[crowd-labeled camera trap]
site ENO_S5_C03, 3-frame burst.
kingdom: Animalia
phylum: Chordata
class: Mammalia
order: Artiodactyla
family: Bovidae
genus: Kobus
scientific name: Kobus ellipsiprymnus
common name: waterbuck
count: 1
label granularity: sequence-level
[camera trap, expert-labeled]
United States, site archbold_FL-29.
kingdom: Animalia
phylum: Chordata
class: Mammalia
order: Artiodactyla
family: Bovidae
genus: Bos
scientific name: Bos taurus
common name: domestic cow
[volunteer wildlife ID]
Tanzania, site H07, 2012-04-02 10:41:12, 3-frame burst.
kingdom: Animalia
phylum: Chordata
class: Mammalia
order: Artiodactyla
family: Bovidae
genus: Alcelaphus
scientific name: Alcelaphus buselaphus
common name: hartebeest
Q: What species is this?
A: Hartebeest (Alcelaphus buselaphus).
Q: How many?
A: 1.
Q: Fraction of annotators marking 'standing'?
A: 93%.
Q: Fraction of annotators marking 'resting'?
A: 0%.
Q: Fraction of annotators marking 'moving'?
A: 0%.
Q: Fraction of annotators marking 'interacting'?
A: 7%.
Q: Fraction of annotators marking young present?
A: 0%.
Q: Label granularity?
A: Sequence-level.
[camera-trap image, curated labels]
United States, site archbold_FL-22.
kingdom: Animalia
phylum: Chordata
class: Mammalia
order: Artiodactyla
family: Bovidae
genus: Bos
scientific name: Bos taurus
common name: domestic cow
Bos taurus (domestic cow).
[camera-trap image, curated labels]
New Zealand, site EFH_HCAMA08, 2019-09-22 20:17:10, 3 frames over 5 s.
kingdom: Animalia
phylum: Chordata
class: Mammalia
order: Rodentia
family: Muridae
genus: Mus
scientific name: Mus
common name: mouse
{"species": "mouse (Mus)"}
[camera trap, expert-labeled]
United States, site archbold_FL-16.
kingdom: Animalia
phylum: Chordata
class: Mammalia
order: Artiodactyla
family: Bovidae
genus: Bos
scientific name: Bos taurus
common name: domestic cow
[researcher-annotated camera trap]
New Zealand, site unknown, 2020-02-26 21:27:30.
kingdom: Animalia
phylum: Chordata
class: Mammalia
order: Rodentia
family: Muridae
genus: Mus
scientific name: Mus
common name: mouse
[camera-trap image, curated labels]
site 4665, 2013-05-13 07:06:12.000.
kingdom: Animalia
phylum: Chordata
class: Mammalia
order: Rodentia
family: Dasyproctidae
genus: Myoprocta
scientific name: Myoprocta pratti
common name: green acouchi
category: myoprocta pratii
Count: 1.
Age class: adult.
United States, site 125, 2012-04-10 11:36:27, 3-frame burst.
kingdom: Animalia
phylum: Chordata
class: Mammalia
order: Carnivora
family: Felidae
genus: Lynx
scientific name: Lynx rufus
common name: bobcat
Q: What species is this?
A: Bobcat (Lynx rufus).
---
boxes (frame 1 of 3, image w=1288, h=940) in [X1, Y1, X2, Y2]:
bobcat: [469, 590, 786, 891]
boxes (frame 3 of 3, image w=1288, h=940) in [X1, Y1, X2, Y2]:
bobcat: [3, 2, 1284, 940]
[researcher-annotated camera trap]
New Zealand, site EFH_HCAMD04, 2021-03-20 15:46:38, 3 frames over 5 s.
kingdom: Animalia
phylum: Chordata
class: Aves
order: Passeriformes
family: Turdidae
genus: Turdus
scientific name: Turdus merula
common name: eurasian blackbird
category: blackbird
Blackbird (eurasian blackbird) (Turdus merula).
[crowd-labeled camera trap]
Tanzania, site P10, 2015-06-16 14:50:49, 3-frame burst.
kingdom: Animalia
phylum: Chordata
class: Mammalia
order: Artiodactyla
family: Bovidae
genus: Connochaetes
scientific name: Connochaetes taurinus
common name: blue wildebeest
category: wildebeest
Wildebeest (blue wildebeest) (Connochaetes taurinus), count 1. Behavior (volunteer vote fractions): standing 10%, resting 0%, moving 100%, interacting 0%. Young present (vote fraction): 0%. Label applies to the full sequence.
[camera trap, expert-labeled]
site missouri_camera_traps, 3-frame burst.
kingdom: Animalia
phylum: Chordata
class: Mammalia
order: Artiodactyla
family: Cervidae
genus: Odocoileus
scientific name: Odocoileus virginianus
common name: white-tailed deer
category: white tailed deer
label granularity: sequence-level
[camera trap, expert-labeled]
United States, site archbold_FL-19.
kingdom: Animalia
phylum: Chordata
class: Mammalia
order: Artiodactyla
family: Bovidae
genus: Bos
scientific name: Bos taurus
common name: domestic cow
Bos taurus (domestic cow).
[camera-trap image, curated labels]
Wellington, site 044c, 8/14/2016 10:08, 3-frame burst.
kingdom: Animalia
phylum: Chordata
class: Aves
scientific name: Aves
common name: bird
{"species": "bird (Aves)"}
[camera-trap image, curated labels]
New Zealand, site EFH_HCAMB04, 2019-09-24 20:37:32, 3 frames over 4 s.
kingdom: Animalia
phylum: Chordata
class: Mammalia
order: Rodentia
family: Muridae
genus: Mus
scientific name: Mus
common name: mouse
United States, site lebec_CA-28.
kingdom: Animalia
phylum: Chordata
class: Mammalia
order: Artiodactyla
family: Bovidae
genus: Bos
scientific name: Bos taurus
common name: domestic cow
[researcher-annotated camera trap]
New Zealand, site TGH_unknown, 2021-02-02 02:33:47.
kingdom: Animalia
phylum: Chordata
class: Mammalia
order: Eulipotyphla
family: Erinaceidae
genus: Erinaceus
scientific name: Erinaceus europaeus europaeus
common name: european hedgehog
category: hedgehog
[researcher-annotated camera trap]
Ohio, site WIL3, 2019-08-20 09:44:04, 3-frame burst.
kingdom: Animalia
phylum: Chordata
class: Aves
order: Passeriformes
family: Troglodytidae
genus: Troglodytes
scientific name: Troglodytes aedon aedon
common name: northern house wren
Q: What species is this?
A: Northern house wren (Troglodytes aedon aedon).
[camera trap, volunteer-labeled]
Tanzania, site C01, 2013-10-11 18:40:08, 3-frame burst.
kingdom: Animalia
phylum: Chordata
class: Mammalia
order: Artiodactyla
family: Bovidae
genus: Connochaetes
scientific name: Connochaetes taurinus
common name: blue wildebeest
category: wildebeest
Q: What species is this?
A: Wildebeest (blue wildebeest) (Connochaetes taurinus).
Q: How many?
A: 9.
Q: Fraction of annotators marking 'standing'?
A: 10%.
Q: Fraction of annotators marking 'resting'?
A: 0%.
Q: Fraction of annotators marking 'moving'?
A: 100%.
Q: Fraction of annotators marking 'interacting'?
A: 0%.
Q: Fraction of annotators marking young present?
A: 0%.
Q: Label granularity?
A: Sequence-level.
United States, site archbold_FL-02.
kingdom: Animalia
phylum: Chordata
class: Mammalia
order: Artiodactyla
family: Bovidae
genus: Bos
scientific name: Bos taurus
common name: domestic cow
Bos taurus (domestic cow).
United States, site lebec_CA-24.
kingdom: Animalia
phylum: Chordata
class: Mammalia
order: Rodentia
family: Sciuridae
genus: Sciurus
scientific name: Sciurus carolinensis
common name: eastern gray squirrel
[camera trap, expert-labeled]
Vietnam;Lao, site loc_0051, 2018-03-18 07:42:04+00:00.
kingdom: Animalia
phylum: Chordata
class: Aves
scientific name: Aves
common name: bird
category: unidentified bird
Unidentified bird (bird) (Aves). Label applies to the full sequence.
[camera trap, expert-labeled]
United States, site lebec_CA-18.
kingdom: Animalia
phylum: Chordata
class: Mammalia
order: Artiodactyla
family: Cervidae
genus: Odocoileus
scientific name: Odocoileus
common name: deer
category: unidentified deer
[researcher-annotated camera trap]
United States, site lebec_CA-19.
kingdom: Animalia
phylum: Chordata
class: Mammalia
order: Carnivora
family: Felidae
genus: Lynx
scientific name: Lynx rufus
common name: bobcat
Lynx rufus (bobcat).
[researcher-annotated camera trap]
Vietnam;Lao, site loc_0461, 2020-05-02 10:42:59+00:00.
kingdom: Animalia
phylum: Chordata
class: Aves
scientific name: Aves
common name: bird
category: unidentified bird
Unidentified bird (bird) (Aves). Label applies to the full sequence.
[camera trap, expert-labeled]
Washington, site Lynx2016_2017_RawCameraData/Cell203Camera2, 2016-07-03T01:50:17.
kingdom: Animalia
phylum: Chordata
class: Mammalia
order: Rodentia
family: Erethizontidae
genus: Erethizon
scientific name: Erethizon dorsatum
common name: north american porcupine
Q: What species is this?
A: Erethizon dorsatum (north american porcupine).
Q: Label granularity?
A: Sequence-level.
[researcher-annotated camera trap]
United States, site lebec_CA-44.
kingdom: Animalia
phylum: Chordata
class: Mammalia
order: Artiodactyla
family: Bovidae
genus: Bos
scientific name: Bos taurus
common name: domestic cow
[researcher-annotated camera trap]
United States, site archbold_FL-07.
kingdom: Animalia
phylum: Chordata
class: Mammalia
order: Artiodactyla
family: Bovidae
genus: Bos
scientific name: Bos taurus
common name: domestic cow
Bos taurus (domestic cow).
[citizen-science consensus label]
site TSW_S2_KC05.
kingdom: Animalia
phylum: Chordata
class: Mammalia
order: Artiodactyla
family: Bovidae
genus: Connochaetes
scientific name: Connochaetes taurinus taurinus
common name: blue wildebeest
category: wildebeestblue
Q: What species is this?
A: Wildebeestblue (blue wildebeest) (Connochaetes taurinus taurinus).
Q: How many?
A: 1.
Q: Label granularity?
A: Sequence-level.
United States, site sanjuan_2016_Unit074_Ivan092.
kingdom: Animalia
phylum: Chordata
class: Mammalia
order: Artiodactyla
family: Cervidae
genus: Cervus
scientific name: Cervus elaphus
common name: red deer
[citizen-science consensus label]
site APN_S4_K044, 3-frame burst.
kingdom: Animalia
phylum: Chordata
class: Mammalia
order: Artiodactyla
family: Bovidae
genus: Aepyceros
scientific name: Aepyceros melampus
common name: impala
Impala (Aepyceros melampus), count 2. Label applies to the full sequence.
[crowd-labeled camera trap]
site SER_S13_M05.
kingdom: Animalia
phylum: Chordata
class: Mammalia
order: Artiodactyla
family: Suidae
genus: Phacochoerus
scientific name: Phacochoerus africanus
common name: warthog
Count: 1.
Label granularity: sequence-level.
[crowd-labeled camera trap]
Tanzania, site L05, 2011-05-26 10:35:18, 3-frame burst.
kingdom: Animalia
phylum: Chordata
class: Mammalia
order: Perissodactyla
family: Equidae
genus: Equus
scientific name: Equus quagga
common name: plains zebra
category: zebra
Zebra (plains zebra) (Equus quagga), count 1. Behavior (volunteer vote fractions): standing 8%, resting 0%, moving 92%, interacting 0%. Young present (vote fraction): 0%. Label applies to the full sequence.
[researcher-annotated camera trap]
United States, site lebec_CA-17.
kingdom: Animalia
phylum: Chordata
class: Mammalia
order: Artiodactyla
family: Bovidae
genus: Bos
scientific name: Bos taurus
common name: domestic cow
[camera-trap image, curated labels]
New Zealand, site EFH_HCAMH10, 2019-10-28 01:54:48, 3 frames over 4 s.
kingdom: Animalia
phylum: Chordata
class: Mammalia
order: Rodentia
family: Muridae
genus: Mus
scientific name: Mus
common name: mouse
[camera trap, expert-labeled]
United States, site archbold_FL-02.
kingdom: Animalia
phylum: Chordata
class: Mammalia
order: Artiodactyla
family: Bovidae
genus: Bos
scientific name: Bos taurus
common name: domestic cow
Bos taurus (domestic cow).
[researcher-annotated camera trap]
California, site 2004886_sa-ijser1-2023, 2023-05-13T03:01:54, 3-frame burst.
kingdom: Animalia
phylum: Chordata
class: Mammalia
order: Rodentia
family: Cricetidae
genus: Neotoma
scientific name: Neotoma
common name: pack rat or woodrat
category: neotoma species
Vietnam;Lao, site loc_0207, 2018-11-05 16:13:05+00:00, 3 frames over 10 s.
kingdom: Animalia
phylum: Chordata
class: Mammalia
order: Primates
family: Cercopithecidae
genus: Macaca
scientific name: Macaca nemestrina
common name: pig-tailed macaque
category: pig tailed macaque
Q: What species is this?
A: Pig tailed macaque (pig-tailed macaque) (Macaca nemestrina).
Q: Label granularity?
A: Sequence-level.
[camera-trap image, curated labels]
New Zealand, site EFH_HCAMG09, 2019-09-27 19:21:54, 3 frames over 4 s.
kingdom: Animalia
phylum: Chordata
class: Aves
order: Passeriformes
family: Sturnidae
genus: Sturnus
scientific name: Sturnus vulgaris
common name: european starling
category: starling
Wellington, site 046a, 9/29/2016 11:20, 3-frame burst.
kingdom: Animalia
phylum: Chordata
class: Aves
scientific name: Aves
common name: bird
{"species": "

# TASK GOAL:
Select from the material above each line in which the string "Vietnam" appears, and list those lines.

# SOLVED EXERCISE:
Vietnam;Lao, site loc_0051, 2018-03-18 07:42:04+00:00.
Vietnam;Lao, site loc_0461, 2020-05-02 10:42:59+00:00.
Vietnam;Lao, site loc_0207, 2018-11-05 16:13:05+00:00, 3 frames over 10 s.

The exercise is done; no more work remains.